If you find yourself repeating certain settings for lots of classes, like the following
.PreReleaseText { font-size: 140% }
.SpecLabel { font-size: 140%; background-color: white }
.SomeOtherThing { font-size: 140% }
You can instead combine several of them into one single rule
.PreReleaseText, .SpecLabel, .SomeOtherThing { font-size: 140% }
.SpecLabel { background-color: white }
If you really do just have several classes that are synonyms of each other, you might want to think about why that is. Why are all of those styled the same way? Is there some class name you can come up with that encompasses all of those uses? Or is it just incidental that they happen to be styled the same way? If it's just incidental, then they should have separate rules, so you can easily update the styles of each class independently. If there is some unifying theme, then perhaps you should merge them into a single class.

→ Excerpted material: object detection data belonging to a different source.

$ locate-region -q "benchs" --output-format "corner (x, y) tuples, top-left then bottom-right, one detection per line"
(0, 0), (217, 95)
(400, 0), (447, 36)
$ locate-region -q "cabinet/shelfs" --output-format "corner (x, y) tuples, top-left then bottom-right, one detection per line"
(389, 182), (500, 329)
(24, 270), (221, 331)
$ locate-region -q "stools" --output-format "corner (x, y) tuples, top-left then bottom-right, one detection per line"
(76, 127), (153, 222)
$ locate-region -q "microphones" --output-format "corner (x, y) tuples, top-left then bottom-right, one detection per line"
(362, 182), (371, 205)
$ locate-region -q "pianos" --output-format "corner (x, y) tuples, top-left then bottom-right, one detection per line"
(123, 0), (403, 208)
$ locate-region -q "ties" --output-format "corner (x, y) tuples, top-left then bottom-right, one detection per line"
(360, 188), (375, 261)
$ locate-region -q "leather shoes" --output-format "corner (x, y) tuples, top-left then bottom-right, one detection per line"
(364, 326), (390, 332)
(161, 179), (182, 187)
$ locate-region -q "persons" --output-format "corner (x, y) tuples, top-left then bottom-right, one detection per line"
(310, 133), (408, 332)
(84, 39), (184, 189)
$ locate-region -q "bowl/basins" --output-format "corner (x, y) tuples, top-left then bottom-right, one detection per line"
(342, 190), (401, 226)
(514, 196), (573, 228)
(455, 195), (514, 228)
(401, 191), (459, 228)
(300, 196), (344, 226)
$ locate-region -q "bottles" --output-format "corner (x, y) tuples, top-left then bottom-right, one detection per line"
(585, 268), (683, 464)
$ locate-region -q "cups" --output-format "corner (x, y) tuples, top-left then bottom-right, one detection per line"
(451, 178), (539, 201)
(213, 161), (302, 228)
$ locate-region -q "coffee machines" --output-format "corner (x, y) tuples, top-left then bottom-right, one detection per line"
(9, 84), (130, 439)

Remember to consider what will happen in different media, or in a redesign. Imagine that the company is bought out, and you want to change the color scheme to match the new corporate colors, without doing a full redesign. If you have a .bgColorWhite class, but only some of the things labelled with that class should change to a new color in the redesign, you'll have to go through all of your templates and markup again to separate out the classes, but if you labelled them with more meaningful classes, you may be able to just tweak the colors in the appropriate classes.
These are some general guidelines; you should always use what works best for you. If you had a more specific example, I might be able to suggest a better way of refactoring your classes for your specific need.
There is not a right and wrong way to do this as far as I'm concerned. It depends on knowing how often you'll reuse things and what makes it easiest to understand the CSS. I've often seen those general things like .fontSize140 end up causing problems later on when you have to make changes. I prefer in most cases to group classes but keep the individual names.
So I might have
.Thing1,
.Thing2,
.Thing3 { font-size:14px; }
.Thing1 { font-weight:bold; }
.Thing2 { font-size:italic; }
Instead of having
.font14 { font-size:14px; }
And then still needing the .Thing1 and .Thing2 clases.
That was I can always change the CSS easily later without having to worry what is sharing that common .fontSize140 for example.
I would stay away from getting too general like .fontSomeSize. That said i generally try and use classes that define things as logical "types" or "objects" for example .ruled-list or .summary.
Why don't you try something like this:
Use a css preprocessor like sass.
/* define app/website colors */
$main-color: #223c61;
$secondary-color: #2954a2;
$accent-color: #4cceac;
/* some example css classes */
.text-main { color: $main-color; }
.bg-secondary { background-color: $secondary-color; }
.bg-accent { background-color: $accent-color; }
/* define app/website spacings */
$spacing-xs: 10px;
$spacing-sm: 15px;
$spacing-md: 25px;
$spacing-lg: 35px;
/* some example css classes */
.padding-up-xs { padding-top: $spacing-xs; }
.padding-down-lg { padding-bottom: $spacing-lg; }
.margin-left-md { margin-left: $spacing-md; }
The above code has generic css classes, but it is not bound to a specific value. For some very specific styling, you can always make a custom css file to account for that.
I see a lot of people using custom margins and paddings throughout their css. See the code below.
.blog-post-sidebar-right { margin-top: 14px; }
.news-post-bottom-text { margin-bottom: 23px; }
As a rule of thumb, I always use 4/5 predefined margins and paddings. And not some arbitrary number you make up on the fly.
So why not define generic css classes to use them. I took this same idea an applied it to all of my css. Now I can have the same code base in every project.
Because you now use a css preprocessor, it's easy to maintain, flexible and easy to extend.
Im not saying this is the best option, but it does the job for me.